## [TASK TO COMPLETE]
Quote exactly, and only, the lines from the one with "top=672, right=157, bottom=744)?" through the end of the listing.

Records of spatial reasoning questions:
---*---

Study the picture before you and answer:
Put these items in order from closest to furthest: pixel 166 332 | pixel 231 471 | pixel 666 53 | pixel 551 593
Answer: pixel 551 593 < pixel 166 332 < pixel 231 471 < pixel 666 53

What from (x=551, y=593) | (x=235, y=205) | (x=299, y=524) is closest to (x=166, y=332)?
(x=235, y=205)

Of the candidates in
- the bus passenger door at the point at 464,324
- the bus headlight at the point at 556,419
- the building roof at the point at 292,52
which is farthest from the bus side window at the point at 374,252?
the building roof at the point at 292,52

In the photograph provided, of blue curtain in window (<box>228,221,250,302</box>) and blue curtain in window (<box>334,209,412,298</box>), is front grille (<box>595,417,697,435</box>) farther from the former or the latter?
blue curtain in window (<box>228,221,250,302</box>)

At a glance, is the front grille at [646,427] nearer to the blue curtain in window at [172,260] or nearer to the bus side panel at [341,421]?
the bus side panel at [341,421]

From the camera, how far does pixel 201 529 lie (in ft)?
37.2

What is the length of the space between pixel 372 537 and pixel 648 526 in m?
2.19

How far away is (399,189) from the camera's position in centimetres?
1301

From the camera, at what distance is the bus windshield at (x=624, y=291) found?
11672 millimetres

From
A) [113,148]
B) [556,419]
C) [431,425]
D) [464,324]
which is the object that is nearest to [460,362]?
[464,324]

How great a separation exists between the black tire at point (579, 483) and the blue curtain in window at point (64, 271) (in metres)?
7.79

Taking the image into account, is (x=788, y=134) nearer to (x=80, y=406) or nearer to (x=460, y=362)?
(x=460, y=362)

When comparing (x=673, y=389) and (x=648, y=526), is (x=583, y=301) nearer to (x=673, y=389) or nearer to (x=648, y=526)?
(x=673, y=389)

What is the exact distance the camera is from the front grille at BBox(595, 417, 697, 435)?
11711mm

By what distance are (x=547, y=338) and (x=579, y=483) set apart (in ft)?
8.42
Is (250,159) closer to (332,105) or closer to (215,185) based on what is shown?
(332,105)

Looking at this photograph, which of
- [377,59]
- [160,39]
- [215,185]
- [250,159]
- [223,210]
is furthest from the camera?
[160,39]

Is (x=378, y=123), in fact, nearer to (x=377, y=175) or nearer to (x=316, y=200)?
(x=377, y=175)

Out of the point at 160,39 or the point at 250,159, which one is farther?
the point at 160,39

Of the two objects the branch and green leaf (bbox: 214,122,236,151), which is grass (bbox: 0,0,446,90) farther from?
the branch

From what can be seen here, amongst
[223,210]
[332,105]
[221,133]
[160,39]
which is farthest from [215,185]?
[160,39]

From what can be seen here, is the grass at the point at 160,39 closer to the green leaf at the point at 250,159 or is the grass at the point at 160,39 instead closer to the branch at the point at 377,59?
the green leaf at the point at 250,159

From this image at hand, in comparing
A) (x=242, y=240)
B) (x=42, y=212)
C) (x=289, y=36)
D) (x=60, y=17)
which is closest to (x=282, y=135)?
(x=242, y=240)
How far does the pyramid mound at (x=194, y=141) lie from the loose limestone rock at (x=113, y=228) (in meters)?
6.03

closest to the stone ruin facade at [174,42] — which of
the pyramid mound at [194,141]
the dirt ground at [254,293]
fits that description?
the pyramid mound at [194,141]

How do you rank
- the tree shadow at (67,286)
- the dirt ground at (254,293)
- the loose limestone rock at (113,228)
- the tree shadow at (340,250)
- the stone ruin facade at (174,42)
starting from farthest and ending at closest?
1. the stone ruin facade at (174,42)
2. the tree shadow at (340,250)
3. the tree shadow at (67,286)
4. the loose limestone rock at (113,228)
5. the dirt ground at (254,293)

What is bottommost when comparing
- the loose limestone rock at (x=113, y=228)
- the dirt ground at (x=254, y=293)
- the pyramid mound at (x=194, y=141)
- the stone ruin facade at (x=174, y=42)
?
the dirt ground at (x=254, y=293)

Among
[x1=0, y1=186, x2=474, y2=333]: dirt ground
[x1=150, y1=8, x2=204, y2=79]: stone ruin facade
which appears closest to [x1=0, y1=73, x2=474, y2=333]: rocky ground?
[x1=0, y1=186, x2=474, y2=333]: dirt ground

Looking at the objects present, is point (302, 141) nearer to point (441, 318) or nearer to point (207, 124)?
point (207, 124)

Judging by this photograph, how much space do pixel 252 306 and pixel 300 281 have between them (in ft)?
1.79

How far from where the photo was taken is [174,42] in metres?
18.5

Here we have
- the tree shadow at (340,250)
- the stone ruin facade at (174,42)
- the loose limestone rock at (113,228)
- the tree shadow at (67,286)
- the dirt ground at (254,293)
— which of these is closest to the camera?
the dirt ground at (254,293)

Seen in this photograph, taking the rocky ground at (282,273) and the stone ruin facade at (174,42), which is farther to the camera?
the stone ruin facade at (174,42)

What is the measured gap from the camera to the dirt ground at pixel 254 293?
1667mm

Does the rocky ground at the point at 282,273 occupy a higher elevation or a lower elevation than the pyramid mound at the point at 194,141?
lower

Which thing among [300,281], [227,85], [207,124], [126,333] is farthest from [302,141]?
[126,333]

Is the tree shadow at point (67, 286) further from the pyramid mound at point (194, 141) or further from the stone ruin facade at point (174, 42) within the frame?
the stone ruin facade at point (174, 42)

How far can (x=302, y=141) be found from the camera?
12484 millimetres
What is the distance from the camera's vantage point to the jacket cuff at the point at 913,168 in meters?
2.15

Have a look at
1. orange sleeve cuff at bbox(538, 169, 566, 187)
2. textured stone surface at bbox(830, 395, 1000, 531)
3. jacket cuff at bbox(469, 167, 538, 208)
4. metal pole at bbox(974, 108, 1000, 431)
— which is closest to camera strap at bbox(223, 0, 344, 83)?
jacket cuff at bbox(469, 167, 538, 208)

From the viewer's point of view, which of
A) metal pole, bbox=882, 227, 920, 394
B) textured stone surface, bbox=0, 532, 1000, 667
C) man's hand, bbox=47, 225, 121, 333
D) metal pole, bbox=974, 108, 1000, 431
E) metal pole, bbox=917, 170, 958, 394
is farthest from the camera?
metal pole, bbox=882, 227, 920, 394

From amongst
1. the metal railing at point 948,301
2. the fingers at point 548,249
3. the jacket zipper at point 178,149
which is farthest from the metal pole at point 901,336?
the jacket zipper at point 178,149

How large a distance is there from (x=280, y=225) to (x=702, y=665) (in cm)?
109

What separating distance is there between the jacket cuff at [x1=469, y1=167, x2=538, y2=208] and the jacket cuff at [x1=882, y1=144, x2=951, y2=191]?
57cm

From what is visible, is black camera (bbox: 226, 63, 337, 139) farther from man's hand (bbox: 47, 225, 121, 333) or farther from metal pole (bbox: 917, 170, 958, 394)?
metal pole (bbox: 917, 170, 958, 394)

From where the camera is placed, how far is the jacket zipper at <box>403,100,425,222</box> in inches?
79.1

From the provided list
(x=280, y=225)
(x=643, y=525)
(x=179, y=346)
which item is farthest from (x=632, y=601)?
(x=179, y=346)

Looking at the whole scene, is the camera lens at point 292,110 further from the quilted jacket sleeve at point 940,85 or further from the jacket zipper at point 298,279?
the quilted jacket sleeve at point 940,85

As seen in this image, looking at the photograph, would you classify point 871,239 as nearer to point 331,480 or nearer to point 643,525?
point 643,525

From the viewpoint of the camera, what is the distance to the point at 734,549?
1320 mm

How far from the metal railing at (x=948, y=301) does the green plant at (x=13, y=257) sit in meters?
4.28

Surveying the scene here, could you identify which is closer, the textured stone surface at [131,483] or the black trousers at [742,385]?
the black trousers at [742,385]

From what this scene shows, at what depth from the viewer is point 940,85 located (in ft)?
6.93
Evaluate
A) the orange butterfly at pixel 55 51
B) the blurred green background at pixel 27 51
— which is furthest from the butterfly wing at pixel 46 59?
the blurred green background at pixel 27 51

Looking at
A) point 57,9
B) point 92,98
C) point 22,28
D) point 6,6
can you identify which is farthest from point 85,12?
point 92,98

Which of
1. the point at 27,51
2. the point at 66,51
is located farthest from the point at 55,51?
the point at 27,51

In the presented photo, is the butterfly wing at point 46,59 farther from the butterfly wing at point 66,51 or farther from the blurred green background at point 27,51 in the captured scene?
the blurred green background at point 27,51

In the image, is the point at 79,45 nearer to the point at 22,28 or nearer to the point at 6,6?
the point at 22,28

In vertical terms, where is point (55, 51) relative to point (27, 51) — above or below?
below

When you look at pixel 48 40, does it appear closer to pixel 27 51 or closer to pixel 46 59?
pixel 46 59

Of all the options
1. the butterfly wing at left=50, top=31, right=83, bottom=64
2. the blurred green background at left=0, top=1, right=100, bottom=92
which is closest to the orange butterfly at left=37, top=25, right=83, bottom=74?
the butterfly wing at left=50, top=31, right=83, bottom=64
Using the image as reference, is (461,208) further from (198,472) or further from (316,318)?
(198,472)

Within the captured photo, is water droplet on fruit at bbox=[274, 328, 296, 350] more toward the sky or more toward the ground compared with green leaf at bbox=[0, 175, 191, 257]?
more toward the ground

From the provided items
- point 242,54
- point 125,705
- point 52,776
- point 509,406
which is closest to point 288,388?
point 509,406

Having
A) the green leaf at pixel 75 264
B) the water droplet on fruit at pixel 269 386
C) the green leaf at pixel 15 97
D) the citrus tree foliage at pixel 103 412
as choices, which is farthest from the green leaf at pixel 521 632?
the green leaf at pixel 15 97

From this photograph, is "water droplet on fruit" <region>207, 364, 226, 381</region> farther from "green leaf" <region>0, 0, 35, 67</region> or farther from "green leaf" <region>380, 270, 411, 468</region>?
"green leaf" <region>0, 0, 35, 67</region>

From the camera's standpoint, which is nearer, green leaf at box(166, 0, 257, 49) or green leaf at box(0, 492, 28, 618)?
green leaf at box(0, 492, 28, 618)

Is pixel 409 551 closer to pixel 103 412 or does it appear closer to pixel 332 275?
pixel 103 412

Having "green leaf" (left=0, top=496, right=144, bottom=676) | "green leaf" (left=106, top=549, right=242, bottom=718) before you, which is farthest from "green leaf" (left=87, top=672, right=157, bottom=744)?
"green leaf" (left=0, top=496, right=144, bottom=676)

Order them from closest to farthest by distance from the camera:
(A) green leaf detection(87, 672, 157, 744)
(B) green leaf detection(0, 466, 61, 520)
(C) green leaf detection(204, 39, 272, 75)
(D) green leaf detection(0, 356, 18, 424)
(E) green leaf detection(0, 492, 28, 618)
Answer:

---*---

## [WRITTEN ANSWER]
Having "green leaf" (left=0, top=496, right=144, bottom=676) | "green leaf" (left=106, top=549, right=242, bottom=718) before you, which is farthest from "green leaf" (left=87, top=672, right=157, bottom=744)?
"green leaf" (left=0, top=496, right=144, bottom=676)

Order them from closest to farthest by distance from the camera:
(A) green leaf detection(87, 672, 157, 744)
(B) green leaf detection(0, 466, 61, 520)
(C) green leaf detection(204, 39, 272, 75)
(D) green leaf detection(0, 356, 18, 424)
(E) green leaf detection(0, 492, 28, 618)
Answer:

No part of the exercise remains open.